Foto: Aus 'Verwundene Fäden', Deborah Jeromin
Fallschirmseide
BurgMaterial lädt am 9. November 2023 um 18 Uhr zum Vortrag der Künstlerin Deborah Jeromin in die Materialsammlung ein
"Ich bin dem Material gefolgt. Dem Faden. Dem seidenen Faden. Er ist das Garn, das in dieser Arbeit immer wieder auftaucht als Verbindung, als Verweis, als Projektionsfläche, als Anlass, als Beispiel, als Gewebe und als Behälter.
Diese Geschichte beginnt mit einer zufälligen Entdeckung in meinem Leipziger Kleingarten: In der Chronik des Vereins Hoffnung West 1926 e.V. las ich, dass dort im Dritten Reich Seidenraupenzucht betrieben wurde.

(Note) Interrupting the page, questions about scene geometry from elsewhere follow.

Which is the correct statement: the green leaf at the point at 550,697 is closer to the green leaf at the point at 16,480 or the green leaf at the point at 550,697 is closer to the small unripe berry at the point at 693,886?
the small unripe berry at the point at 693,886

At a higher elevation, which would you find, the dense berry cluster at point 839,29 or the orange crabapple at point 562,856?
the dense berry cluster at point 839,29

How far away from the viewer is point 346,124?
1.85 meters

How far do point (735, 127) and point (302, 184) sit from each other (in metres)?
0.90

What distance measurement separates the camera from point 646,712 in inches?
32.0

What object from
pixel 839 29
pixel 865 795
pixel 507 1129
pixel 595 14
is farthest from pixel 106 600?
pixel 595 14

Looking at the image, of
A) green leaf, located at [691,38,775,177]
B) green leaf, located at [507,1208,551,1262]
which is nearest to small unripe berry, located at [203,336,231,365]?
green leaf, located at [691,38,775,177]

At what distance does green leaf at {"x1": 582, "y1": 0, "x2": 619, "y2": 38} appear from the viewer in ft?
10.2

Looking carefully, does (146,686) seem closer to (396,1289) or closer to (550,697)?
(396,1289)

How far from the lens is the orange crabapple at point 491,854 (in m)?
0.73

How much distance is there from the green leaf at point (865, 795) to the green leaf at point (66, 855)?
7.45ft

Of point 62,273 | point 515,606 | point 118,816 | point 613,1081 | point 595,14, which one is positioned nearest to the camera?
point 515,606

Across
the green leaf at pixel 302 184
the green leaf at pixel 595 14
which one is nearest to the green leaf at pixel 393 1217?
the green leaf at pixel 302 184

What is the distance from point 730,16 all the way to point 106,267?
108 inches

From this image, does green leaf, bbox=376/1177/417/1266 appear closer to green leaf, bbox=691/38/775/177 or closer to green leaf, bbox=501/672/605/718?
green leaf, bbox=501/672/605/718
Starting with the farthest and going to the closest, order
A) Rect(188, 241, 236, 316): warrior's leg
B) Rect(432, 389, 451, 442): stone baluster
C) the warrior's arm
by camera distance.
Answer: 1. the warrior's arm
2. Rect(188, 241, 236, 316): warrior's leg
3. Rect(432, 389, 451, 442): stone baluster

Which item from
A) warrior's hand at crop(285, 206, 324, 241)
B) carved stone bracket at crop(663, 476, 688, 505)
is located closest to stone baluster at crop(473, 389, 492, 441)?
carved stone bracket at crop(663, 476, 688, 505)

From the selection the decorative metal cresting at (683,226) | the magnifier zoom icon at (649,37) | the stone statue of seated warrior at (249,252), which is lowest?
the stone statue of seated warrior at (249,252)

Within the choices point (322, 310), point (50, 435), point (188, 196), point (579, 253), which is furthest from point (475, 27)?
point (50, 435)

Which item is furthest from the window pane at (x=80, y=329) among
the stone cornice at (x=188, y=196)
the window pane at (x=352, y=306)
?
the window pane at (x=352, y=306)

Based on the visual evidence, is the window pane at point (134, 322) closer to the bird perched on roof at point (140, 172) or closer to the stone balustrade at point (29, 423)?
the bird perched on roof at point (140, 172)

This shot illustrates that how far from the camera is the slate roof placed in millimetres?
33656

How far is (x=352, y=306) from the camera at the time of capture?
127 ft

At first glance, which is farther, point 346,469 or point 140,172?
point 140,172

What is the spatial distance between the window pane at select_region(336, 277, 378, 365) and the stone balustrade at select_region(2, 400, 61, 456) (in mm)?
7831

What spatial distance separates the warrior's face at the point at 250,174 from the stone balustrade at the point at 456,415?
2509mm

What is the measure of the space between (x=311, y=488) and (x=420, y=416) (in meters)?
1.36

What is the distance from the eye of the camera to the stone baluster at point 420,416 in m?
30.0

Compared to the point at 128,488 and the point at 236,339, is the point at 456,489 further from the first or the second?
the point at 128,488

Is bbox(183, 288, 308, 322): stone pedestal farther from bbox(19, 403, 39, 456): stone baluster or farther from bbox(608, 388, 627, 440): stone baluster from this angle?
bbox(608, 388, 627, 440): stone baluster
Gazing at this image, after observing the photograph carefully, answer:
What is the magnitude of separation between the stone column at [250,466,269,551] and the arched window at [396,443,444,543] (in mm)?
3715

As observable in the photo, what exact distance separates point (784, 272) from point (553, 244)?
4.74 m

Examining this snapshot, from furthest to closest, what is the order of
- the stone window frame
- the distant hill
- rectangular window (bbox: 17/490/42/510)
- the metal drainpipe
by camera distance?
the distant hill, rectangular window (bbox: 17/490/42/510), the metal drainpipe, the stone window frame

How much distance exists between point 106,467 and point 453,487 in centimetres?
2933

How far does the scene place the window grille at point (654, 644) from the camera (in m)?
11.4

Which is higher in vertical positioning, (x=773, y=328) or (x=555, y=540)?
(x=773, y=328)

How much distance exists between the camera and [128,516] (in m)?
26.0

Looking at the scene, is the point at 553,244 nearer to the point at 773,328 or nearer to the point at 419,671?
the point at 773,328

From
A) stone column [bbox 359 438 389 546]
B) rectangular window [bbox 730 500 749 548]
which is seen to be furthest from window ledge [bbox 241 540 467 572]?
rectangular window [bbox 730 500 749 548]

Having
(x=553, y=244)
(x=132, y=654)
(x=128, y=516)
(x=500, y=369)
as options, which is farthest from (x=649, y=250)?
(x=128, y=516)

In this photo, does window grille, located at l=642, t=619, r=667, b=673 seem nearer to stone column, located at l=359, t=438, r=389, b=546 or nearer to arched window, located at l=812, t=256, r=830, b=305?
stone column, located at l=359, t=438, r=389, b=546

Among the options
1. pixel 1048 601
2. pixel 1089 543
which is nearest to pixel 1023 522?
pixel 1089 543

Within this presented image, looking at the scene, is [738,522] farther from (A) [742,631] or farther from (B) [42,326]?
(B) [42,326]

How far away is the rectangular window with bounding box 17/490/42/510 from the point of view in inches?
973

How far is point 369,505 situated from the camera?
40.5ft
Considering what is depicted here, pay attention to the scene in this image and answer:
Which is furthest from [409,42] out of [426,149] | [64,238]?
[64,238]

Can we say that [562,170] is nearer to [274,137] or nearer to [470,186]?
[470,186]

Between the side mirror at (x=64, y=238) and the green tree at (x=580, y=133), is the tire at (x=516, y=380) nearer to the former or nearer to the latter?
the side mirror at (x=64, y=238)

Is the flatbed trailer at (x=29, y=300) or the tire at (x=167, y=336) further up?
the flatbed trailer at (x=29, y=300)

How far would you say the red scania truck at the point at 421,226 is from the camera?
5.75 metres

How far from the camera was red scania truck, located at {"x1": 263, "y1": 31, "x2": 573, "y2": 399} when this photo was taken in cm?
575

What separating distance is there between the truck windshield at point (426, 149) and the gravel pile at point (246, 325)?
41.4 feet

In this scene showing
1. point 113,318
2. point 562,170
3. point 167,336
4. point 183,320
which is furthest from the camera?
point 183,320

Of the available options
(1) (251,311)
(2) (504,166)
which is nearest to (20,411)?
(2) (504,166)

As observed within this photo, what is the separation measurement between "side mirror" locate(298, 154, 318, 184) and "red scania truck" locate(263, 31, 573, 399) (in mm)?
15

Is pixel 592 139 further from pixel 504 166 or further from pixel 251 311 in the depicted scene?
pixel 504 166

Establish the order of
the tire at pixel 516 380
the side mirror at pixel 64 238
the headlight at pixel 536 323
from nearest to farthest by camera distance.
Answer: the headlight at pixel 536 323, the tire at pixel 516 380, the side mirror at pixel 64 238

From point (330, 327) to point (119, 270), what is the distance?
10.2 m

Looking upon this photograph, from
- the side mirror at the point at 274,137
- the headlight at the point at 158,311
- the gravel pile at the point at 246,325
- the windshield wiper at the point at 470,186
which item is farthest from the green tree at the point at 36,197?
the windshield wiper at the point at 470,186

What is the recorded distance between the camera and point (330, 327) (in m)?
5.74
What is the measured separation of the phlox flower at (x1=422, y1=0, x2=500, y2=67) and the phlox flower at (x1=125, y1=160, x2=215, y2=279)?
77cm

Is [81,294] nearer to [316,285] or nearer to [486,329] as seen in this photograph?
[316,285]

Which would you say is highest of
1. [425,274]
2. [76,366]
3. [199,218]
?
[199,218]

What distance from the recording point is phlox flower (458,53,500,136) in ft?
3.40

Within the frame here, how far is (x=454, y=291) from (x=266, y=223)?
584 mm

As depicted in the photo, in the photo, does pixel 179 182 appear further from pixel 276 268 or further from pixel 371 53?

Daraufhin folgte ich den Fäden – vom Maulbeerstrauch und der Seidenraupe zum Fallschirm und der Luftlandeschlacht nach Kreta, zu Zeitzeuginnen, die in Berührung mit dem Material gekommen, das in sie eingeschrieben war.
Der Faden selbst ist auch einer Metamorphose unterworfen: Er ist sowohl im Maulbeerblatt als auch in der NS-Propaganda vorzufinden. Von unten nach oben schlüpften die Seidenraupen durch Lochkarten, um das Maulbeerblatt zu erreichen. Aus zwei Drüsen wird mit einer Bewegung in Form einer 8 der Kokon gesponnen. Mit mehreren Kilogramm Seide schwebten die Fallschirmjäger und Waffenkisten der Wehrmacht auf Kreta zu und markierten den Beginn einer Terrorherrschaft."
Deborah Jeromin ist bildende Künstlerin und wohnt in Leipzig und auf Kreta. Sie beschäftigt sich hauptsächlich mit historischen Themenkomplexen, die sie aufarbeitet und in unterschiedlichen Medien künstlerisch zugänglich macht. Ihr Interesse gilt textilen Handarbeits- und Erinnerungsprozessen, feministischer Geschichtsschreibung und NS-Orten. Zu ihrem Projekt über die Seinderaupenzucht hat sie den Dokumentarfilm „Verwundene Fäden“ und das Buch „Fallschirmseide“ veröffentlicht.
Der Vortrag findet am 9. November 2023 um 18 Uhr in der Materialsammlung statt. Alle Studierende, Lehrende und weitere Interessierte sind herzlich eingeladen. Der Eintritt ist frei.